A high-performance framework for reinforcement learning research utilizing NVIDIA's Isaac Gym physics simulation engine.
This framework implements state-of-the-art reinforcement learning algorithms in a highly parallelized environment, leveraging NVIDIA's Isaac Gym for physics-based simulation. The implementation focuses on maximizing computational efficiency through GPU acceleration and vectorized environments.
- Operating System: Ubuntu 18.04 or 20.04 LTS
- NVIDIA GPU with CUDA support
- Python 3.7+
- NVIDIA Isaac Gym (Preview 4)
- PyTorch
- Weights & Biases (for experiment tracking)
- CUDA Toolkit
- Download Isaac Gym Preview 4 from the NVIDIA Developer Portal
- Follow the installation instructions in the Isaac Gym documentation
- Install additional dependencies:
pip install -r requirements.txt
- Proximal Policy Optimization (PPO)
- Soft Actor-Critic (SAC)
- Highly parallelized environment simulation
- GPU-accelerated physics computation
- Integrated experiment tracking via Weights & Biases
- Multi-GPU support for distributed training
PPO Implementation:
python3 train.py task=RLTask train=TaskPPO headless=True wandb_activate=True
SAC Implementation:
python3 train.py task=RLTask train=TaskSAC headless=True wandb_activate=True
For distributed training across multiple GPUs:
torchrun --standalone --nnodes=1 nproc_per_node=3 train.py \
multi_gpu=True \
task=RLTask \
train=TaskPPO \
headless=True \
wandb_activate=True
To evaluate a trained model:
python3 train.py task=RLTask train=TaskSAC test=True \
checkpoint=runs/TaskSAC_xxx/nn/TaskSAC.pth
A CPU-based implementation using Stable Baselines3 is available in the sb3_implementation
directory for systems without NVIDIA GPU support. While this implementation maintains algorithm fidelity, it does not achieve the same performance characteristics as the GPU-accelerated version.

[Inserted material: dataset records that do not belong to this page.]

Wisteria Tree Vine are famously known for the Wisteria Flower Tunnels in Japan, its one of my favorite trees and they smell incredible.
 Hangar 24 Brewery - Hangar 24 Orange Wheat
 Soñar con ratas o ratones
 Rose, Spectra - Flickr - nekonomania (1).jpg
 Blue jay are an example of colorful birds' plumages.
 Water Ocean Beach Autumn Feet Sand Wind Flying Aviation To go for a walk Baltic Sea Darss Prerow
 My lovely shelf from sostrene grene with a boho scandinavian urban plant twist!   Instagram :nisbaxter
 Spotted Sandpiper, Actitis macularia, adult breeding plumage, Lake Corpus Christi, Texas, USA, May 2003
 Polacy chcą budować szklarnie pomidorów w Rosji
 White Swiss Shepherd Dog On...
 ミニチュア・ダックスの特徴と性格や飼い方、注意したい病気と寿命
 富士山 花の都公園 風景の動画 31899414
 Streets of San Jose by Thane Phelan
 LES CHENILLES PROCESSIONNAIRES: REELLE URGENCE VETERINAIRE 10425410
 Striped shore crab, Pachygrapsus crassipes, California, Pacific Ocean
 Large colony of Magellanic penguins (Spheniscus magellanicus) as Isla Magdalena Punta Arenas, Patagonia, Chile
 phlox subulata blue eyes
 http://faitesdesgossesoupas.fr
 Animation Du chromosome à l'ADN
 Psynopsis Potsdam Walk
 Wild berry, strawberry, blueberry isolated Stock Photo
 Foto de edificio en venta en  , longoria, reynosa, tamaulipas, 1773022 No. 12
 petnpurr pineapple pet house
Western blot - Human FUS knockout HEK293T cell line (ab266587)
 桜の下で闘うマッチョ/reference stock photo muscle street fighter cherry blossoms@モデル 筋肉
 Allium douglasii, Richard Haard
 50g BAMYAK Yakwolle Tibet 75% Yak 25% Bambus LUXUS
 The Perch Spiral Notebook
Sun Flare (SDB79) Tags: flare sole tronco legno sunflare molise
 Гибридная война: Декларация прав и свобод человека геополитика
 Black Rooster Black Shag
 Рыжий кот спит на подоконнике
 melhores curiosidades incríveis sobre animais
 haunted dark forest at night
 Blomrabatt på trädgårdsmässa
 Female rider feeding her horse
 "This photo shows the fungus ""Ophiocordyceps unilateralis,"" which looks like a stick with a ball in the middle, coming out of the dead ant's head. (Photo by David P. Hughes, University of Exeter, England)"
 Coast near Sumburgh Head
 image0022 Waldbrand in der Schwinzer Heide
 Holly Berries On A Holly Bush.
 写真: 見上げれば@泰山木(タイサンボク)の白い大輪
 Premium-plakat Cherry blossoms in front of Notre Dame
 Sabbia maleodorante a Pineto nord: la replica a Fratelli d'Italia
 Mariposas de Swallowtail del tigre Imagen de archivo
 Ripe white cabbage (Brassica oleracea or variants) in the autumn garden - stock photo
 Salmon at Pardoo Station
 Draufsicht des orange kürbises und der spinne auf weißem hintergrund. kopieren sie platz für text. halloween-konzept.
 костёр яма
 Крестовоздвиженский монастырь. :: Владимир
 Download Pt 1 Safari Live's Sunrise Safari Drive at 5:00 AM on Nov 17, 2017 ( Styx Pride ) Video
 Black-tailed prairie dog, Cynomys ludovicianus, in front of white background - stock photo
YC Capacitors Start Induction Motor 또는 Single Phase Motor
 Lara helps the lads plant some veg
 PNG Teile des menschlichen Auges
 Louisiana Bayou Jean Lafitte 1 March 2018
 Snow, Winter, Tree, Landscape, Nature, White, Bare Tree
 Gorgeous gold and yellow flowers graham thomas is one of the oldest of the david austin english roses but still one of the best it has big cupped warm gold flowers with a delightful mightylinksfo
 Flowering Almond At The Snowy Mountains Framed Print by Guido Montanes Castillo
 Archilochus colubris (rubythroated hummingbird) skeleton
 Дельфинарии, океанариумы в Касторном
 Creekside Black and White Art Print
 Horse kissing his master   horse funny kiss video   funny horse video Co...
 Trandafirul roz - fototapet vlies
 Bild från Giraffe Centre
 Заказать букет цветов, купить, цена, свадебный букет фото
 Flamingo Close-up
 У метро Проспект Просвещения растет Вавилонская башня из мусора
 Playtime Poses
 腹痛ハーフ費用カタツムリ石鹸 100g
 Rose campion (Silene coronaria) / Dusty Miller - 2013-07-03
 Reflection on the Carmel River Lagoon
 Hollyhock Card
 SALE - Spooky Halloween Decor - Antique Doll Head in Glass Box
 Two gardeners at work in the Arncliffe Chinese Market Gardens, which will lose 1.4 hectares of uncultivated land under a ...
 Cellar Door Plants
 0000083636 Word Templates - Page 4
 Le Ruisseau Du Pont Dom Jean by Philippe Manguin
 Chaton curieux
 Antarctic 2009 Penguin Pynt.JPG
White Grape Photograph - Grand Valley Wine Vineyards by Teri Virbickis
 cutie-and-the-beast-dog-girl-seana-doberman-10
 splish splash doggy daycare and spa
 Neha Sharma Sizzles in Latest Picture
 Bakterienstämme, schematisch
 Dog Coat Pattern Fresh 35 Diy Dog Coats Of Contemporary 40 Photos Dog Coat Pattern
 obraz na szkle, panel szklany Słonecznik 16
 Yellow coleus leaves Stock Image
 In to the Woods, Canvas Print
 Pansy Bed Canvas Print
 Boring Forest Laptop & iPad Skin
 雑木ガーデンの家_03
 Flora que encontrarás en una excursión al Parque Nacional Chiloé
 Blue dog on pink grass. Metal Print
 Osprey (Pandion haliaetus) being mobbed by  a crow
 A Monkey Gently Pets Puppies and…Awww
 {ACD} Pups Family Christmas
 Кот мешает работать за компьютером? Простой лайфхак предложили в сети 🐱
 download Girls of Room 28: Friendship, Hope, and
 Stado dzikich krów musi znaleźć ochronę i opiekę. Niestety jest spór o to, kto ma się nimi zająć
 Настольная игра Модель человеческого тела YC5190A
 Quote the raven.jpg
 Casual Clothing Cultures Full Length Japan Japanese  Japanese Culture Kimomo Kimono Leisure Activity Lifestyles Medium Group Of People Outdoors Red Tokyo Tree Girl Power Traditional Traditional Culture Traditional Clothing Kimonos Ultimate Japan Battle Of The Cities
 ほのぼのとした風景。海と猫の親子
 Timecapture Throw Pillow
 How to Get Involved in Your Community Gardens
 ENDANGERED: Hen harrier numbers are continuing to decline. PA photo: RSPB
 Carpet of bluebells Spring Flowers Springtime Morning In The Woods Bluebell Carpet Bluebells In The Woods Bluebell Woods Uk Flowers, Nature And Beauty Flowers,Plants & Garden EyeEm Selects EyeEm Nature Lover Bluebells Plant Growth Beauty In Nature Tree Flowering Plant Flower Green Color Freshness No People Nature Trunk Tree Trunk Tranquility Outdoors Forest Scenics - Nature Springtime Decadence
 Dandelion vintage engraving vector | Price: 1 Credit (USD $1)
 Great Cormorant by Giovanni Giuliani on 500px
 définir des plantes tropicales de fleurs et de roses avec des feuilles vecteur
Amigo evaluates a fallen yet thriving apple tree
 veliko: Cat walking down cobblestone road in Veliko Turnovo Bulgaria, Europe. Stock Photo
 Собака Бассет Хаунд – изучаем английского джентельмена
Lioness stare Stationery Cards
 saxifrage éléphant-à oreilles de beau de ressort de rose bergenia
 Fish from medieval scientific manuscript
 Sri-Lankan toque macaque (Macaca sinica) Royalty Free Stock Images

Our ongoing research focuses on several key areas:
- Policy Optimization: Investigation of advanced policy optimization techniques beyond vanilla implementations
- Experience Replay: Analysis of sophisticated replay buffer mechanisms for off-policy algorithms
- Reward Engineering: Development of more nuanced reward functions to guide policy learning
- Human Feedback Integration: Exploration of RLHF (Reinforcement Learning with Human Feedback) methodologies
This research builds upon the foundational work of the NVIDIA Isaac Gym team. Core functionalities are derived from the Isaac Gym Environments repository.
This project is released under the MIT License. See the LICENSE file for details.